**ASSIGNED TASK**
In the entries below, begin at the line that has "Pain Points", stop after the line that has "1) Разбить исходную", and output those lines exactly with no pictures.
________________
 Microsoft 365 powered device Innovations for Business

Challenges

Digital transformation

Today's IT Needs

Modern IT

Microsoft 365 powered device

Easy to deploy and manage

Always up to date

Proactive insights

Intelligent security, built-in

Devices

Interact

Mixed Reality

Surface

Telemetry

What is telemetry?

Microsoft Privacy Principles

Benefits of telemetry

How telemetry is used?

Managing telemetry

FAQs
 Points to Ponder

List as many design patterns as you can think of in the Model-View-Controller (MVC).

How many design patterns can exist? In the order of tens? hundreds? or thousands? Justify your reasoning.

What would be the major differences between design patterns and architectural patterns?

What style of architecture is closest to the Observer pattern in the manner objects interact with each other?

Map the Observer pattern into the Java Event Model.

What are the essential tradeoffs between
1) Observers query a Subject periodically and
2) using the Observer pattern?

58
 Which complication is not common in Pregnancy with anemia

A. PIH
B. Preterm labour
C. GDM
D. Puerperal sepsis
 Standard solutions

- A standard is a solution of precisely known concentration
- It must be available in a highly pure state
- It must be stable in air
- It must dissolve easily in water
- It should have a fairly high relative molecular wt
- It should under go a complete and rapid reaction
________________
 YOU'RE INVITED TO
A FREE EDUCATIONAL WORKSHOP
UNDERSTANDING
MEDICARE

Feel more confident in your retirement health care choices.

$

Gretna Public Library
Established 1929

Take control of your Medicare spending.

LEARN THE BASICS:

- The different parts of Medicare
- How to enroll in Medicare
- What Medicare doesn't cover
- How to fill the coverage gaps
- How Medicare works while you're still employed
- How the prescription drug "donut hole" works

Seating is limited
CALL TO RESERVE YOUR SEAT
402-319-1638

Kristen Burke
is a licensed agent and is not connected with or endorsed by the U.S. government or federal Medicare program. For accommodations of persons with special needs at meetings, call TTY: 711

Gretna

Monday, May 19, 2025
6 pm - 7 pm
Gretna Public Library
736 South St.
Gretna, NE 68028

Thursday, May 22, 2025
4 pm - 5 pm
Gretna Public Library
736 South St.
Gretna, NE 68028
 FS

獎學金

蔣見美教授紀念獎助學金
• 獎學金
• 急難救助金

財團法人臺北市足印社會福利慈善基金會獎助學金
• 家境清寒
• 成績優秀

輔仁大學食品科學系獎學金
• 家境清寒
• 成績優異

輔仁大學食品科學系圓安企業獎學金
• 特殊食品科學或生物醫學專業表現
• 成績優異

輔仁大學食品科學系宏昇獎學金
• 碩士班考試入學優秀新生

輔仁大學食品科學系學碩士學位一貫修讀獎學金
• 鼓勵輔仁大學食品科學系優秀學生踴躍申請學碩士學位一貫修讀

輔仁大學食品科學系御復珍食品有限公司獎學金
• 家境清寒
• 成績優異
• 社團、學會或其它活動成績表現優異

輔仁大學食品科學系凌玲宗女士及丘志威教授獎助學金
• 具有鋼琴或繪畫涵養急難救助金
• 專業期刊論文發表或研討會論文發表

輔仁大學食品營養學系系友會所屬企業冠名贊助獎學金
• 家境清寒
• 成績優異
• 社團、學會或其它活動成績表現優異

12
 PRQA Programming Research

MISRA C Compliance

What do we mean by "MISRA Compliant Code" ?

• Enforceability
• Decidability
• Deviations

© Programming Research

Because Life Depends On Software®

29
________________
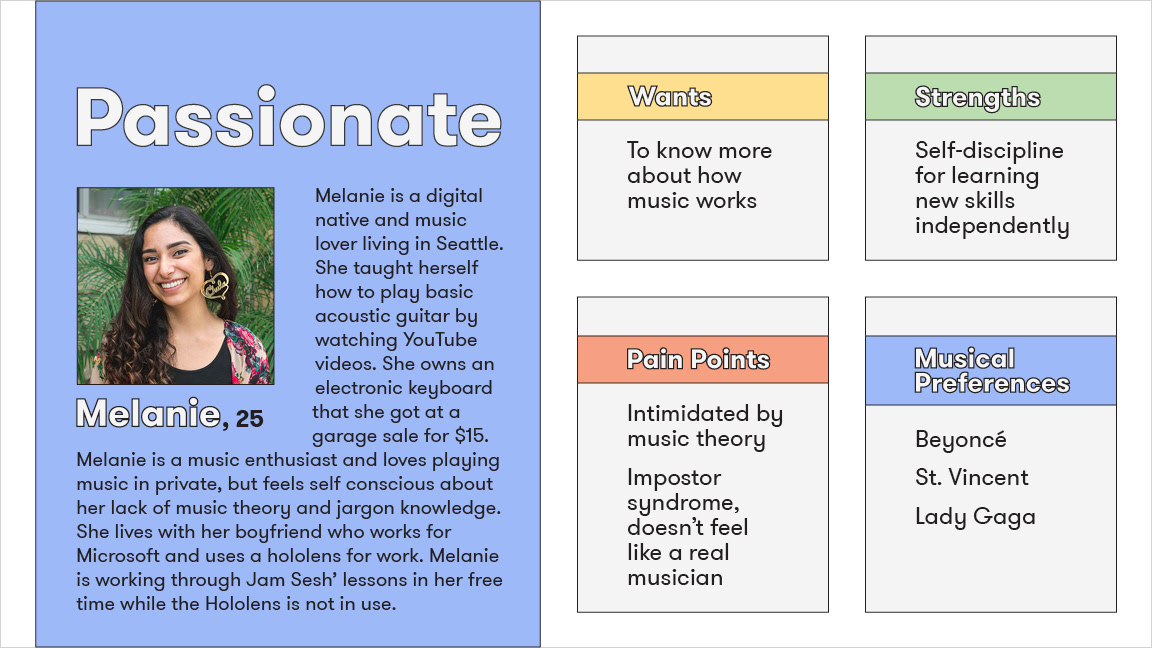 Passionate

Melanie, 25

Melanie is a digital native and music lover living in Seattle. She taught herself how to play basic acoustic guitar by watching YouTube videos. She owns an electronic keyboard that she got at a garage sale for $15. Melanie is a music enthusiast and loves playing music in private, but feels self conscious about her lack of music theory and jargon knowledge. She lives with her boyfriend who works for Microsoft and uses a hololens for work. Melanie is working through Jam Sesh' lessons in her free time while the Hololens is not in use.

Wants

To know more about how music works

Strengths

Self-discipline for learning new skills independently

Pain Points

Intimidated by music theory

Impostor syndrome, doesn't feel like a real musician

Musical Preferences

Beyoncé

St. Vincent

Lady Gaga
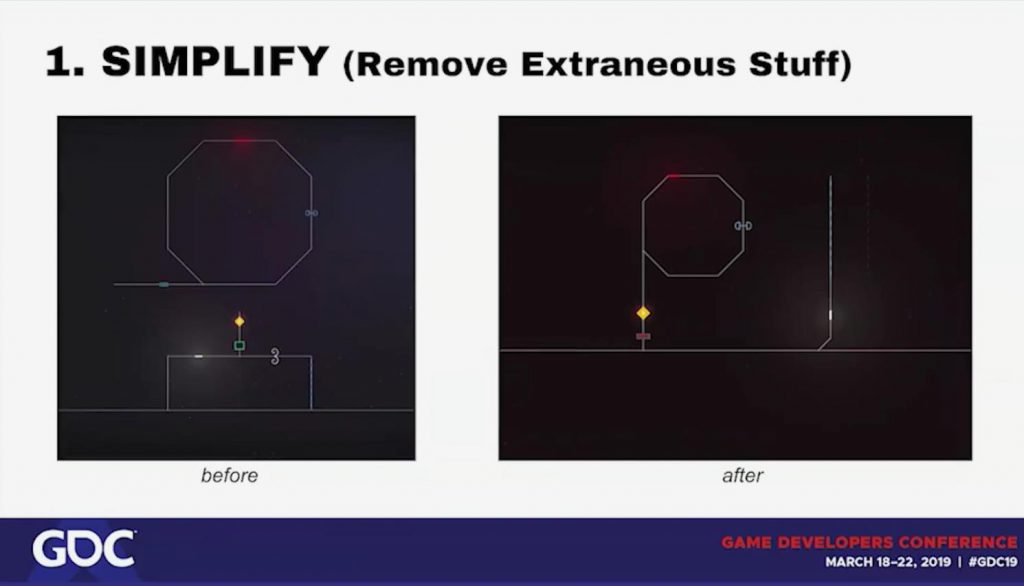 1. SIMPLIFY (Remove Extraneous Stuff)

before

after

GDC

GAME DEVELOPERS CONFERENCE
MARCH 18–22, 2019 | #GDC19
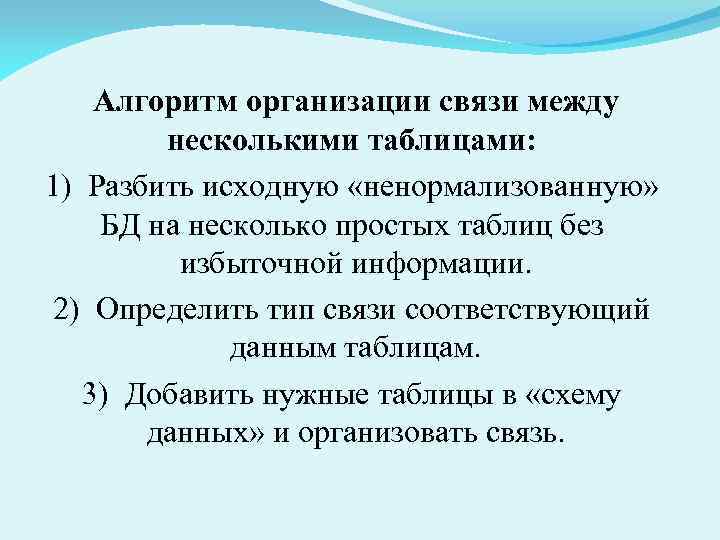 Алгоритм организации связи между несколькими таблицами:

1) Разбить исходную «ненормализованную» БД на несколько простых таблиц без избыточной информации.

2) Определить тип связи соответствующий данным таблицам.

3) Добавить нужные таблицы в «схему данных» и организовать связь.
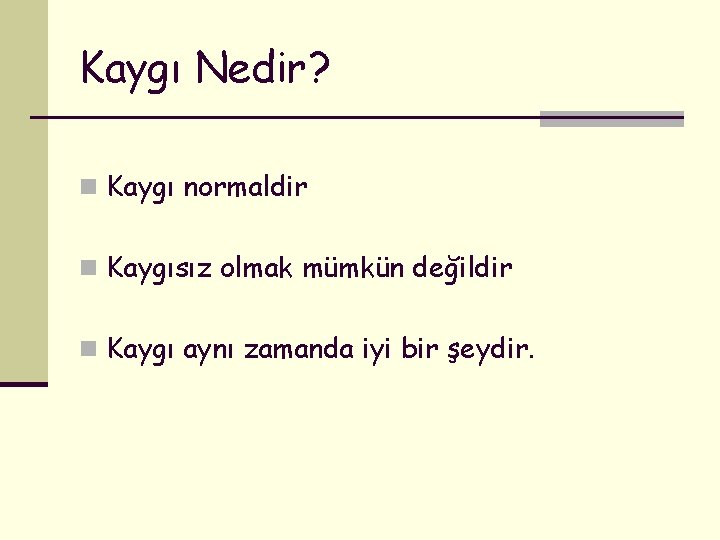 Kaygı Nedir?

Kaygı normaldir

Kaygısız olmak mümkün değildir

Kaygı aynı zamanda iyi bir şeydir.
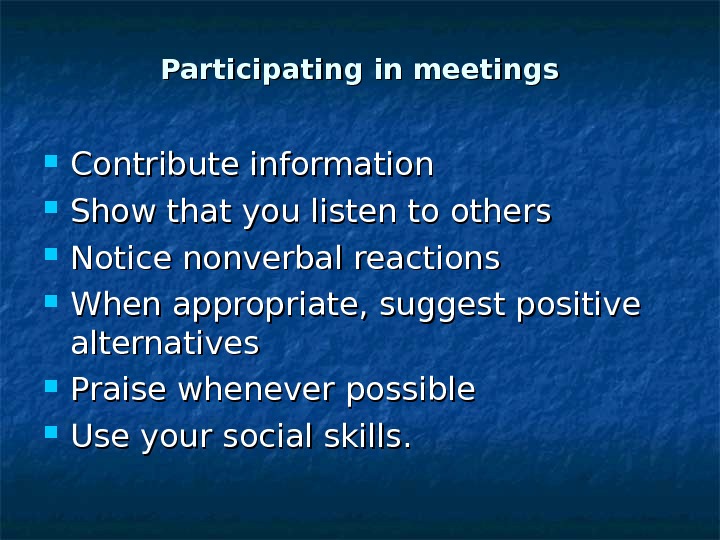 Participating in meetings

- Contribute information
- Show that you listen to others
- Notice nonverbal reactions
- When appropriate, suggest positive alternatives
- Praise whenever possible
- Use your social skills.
________________
**SOLUTION TO THIS EXERCISE**
Pain Points

Intimidated by music theory

Impostor syndrome, doesn't feel like a real musician

Musical Preferences

Beyoncé

St. Vincent

Lady Gaga
 1. SIMPLIFY (Remove Extraneous Stuff)

before

after

GDC

GAME DEVELOPERS CONFERENCE
MARCH 18–22, 2019 | #GDC19
 Алгоритм организации связи между несколькими таблицами:

1) Разбить исходную «ненормализованную» БД на несколько простых таблиц без избыточной информации.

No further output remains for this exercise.